An unusual ‘sunken courtyard’ house has been completed by Swiss-Australian studio architecture GESTALTEN. The house is located in Elsternwick, an inner city suburb of Melbourne. The double story building -- with one level sunken below the ground -- was erected on a tiny site of 10 x 15 meters. It only rises one story above ground level to fit in with planning controls in the otherwise low-lying neighborhood.
Given the local council’s extensive town planning regulations, the brief, and the site circumstances, the architect’s idea is based on the unusual kind of sunken courtyard, a below ground construction originally developed in China and closely related to the tradition of ancient cave dwellings of four thousand years ago.
Letting in Light
In the new house, every room, with windows from floor to ceiling, faces the sunken courtyard, a bold creation that connects space and brings light into the home.

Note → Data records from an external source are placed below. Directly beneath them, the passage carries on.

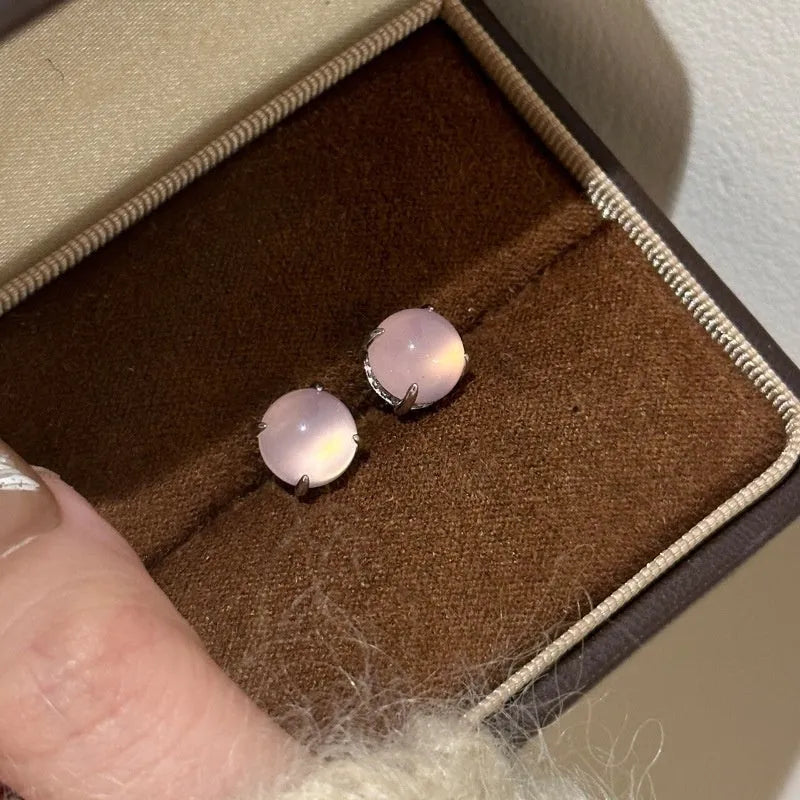 Chalcedony stud earrings with round egg surface design and four-claw settings in copper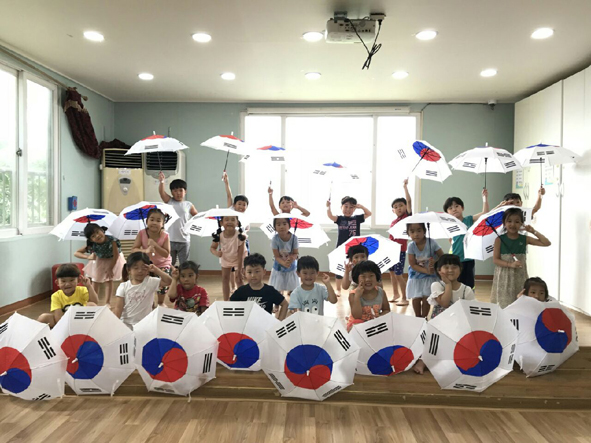 생극어린이집 어린이들이 대덕건설 김기명 대표가 나눠준 태극기 우산을 펴들고 기념촬영을 하고 있다.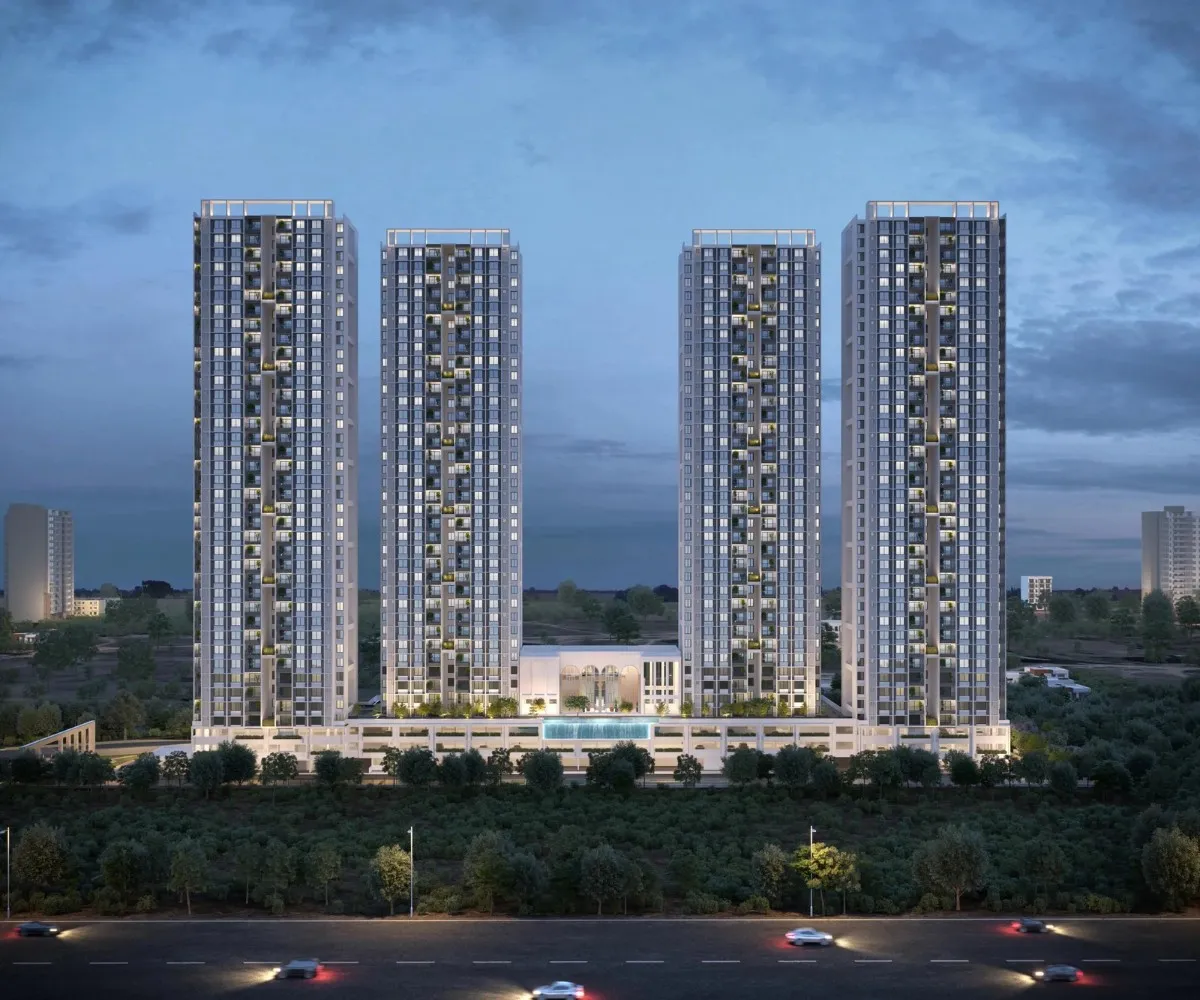 Sobha Townpark high-rise residential tower illuminated at night with palm trees and modern balconies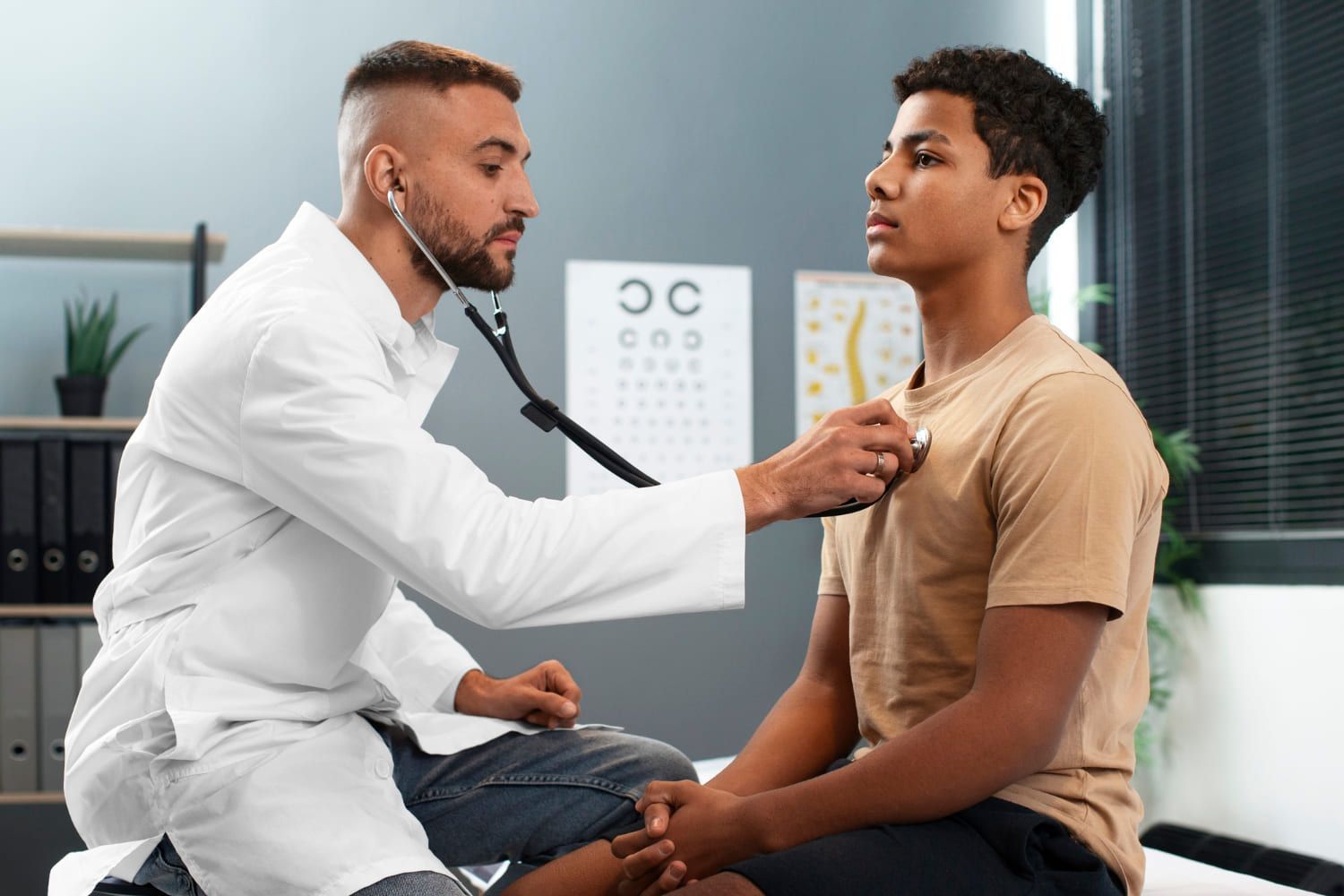 Médico usando um estetoscópio para examinar o tórax de um paciente adolescente em um consultório.
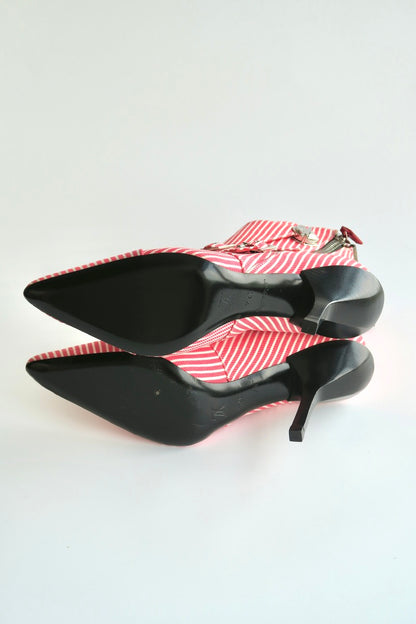 Black high-heeled shoes with red and white striped on a light gray background showing outsole condition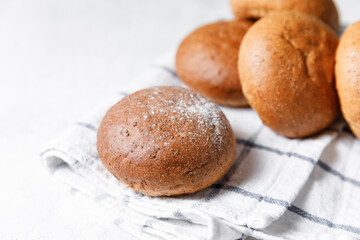 Fresh baked buns on bright background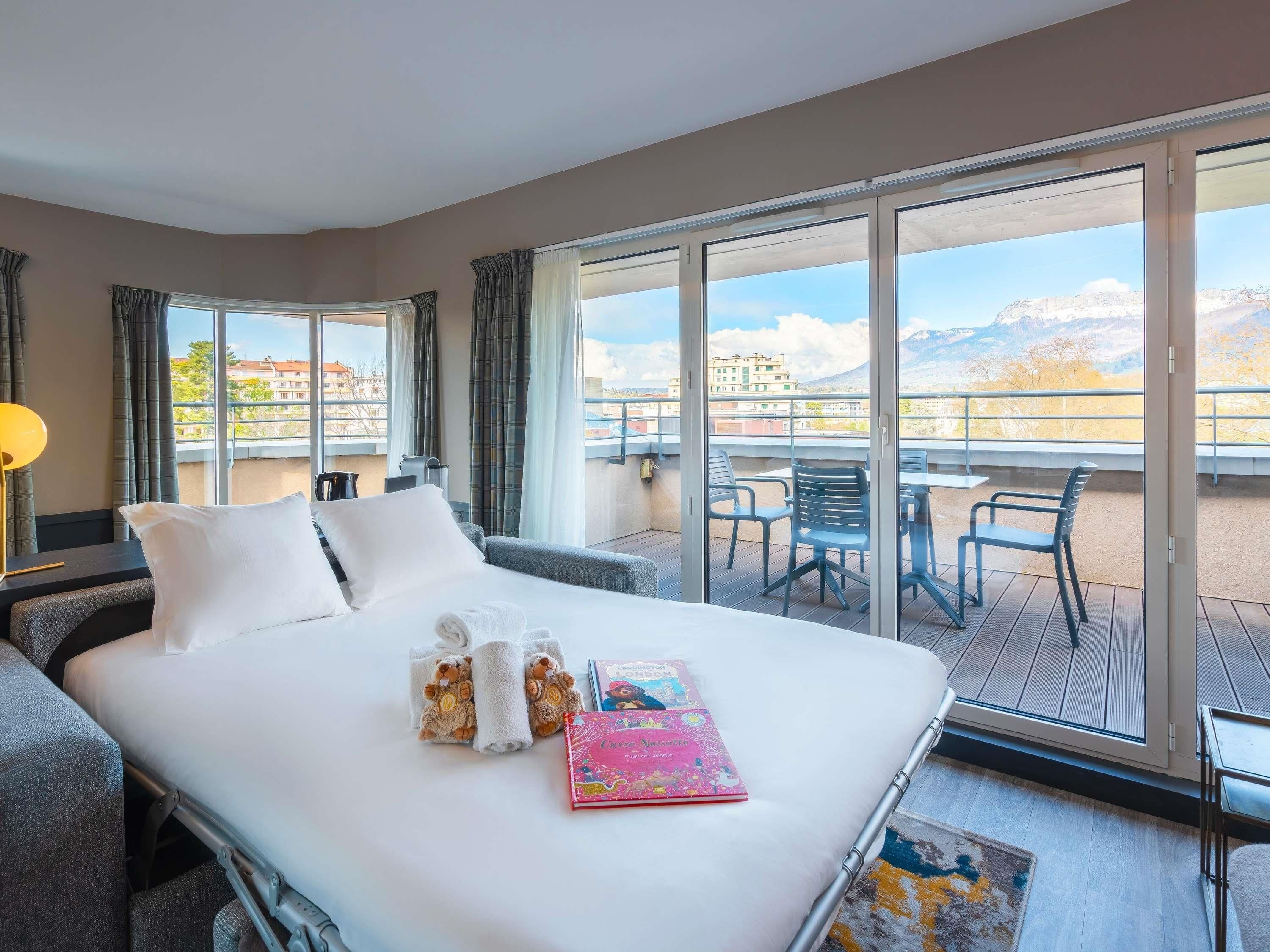 Habitación de hotel con una cama, un balcón con sillas y vistas a edificios y montañas.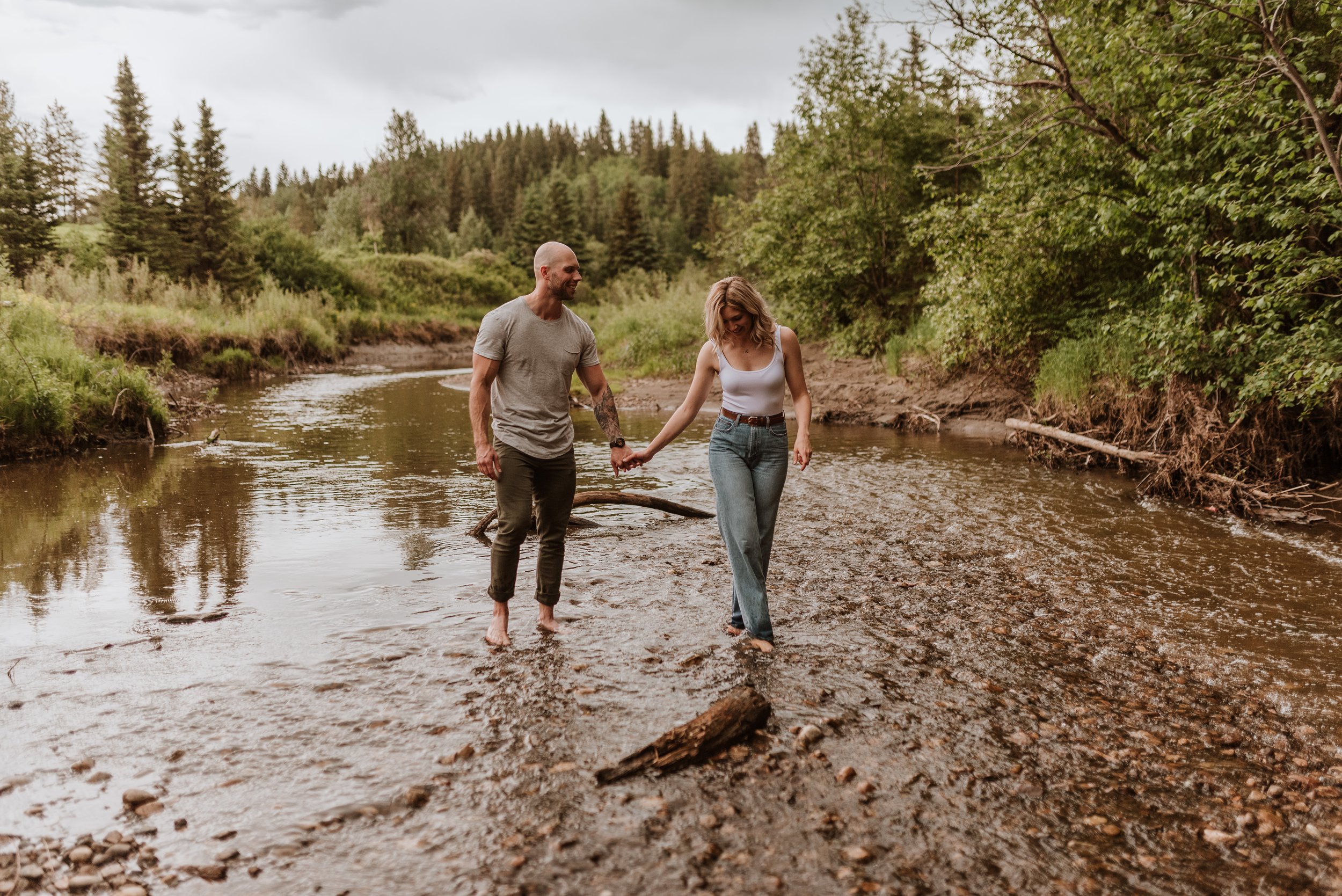 Couple walking in creek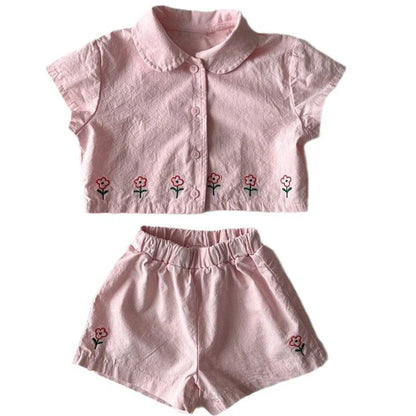 Children's floral shorts set in pink with short sleeves and matching shorts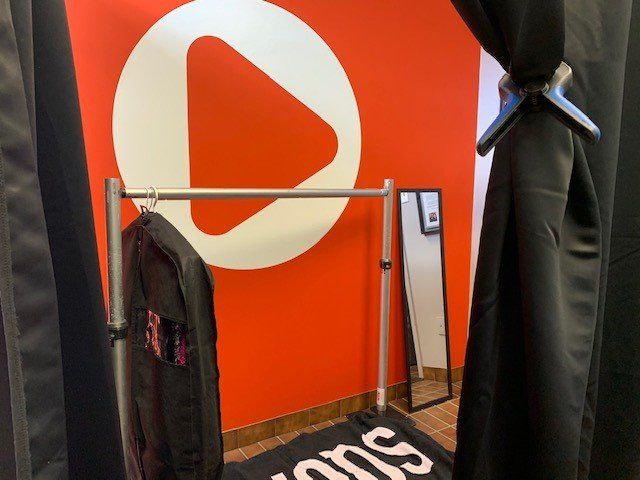 Red wall with a white play button logo, a clothing rack with a jacket, and a tall mirror. Black curtains frame the shot.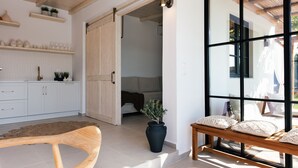 A modern interior with a wooden bench, a potted plant, and a large window. - Walking Distance to Platanias Centre and the Beach! Heated pool! (Chania)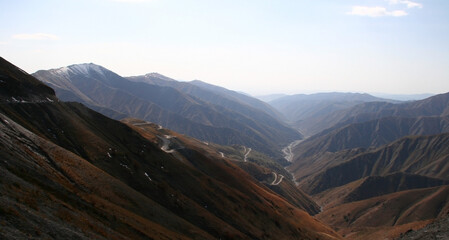 Mountain landscape on a sunny. Snowy peaks, a mountain gorge with green grass and trees....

"The contemporary building is integrated into the surroundings, moving between preservation and re-formation by respecting the existing settings and built forms. Structure, form and materialization are in a reciprocal dialogue between context and architectural object"
Living in a Small Space
Maintaining a balance of durability, utility and aesthetic, the new house provides appropriate living in a small space. The ground floor is designed as an open floor plan combining the function of cooking and dining with living, the below ground level contains bedrooms, en-suite, laundry and bathroom.
Nature and Architecture
The sunken courtyard is conceived as another room where the amalgamation of external and internal space creates a unique room atmosphere, enabling interaction with nature and architecture.
Exceptional Architectural Response
We know that council planning regulations can be restrictive. Sometimes limiting creativity. But when a project like this comes along you realize there's no excuses. Even very restrictive planning controls can lead to exceptional, unique architectural responses.